RDF and Turtle do not have definite clauses. In these languages, instead of treating the membership in a class as a predicate, classes are sets. To say that all of the elements of a set S have value v for a predicate p, we say that S is a subset of the set of all things with value v for predicate p.


@prefix rdfs:  <http://www.w3.org/2000/01/rdf-schema#>.
@prefix rdf:   <http://www.w3.org/1999/02/22-rdf-syntax-ns#>.
@prefix owl:   <http://www.w3.org/2002/07/owl#>.
@prefix :      <#>.

:computer    rdf:type  rdfs:Class.
:logo        rdf:type  rdfs:Class.
:lemon_disc  rdf:type  :logo.
:has_logo
      rdf:type    rdf:Property ;
      rdfs:domain :computer ;
      rdfs:range  :logo.
:lemon_computer
      rdf:type        rdfs:Class ;
      rdfs:subClassOf :computer ;
      rdfs:subClassOf
           owl:ObjectHasValue(:has_logo :lemon_disc).
Figure 13.3: Turtle representation of Example 13.12

Example 13.12: To state that all lemon computers have a lemon disc as a logo, we say that the set of lemon computers is a subset of the set of all things for which the property has_logo value lemon_ disc.

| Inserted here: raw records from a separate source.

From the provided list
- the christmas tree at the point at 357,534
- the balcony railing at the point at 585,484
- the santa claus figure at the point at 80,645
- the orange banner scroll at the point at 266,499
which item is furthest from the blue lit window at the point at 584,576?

A representation of this is shown in Figure 13.3. :computer and :logo are both classes. :lemon_disc is member of the class :logo. :has_logo is a property, with domain :computer and range :logo. :lemon_computer is a subclass of :computer. It is also a subclass of the set of all individuals that have value :lemon_disc for the property :has_logo.

owl:ObjectHasValue is a class constructor for OWL (see below), such that owl:ObjectHasValue(:has_logo :lemon_disc) is the class of all individuals that have the value :lemon_disc for the property :has_logo.

Some general guidelines are useful for deciding what should be primitive and what should be derived:

  • When associating an attribute with an individual, select the most general class C, such that the individual is in C and all members of C have that attribute, and associate the attribute with class C. Inheritance can be used to derive the attribute for the individual and all members of class C. This representation methodology tends to make knowledge bases more concise, and it means that it is easier to incorporate new individuals because they automatically inherit the attribute if they are a member of class C.
  • Do not associate a contingent attribute of a class with the class. A contingent attribute is one whose value changes when circumstances change. For example, it may be true of the current computer environment that all of the computers come in brown boxes. However, it may not be a good idea to put that as an attribute of the computer class, because it would not be expected to be true as other computers are bought.
  • Axiomatize in the causal direction. If a choice exists between making the cause primitive or the effect primitive, make the cause primitive. The information is then more likely to be stable when the domain changes.